TASK GOAL - Of all the entries below, retype only the lines from the one with "B&uuml;cher: Murieron para" through the one with "Tổng hợp một số trò chơi có mặt tại Bom24h", exactly as they appear.

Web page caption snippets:

Start of Block

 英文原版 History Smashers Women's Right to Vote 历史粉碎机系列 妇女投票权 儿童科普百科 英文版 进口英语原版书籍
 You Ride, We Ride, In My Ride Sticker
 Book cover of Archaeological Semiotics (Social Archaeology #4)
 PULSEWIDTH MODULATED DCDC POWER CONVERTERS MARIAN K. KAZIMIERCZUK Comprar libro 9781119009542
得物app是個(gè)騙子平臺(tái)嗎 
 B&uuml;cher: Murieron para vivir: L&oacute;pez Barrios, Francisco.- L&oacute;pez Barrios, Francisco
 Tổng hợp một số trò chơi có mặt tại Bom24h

End of Block
Start of Block

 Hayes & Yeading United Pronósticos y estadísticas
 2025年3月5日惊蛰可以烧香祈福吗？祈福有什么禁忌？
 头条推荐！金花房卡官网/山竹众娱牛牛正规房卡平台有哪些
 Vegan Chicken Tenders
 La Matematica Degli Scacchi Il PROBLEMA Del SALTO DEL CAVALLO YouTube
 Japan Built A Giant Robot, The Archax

End of Block

YOUR SOLUTION -
 B&uuml;cher: Murieron para vivir: L&oacute;pez Barrios, Francisco.- L&oacute;pez Barrios, Francisco
 Tổng hợp một số trò chơi có mặt tại Bom24h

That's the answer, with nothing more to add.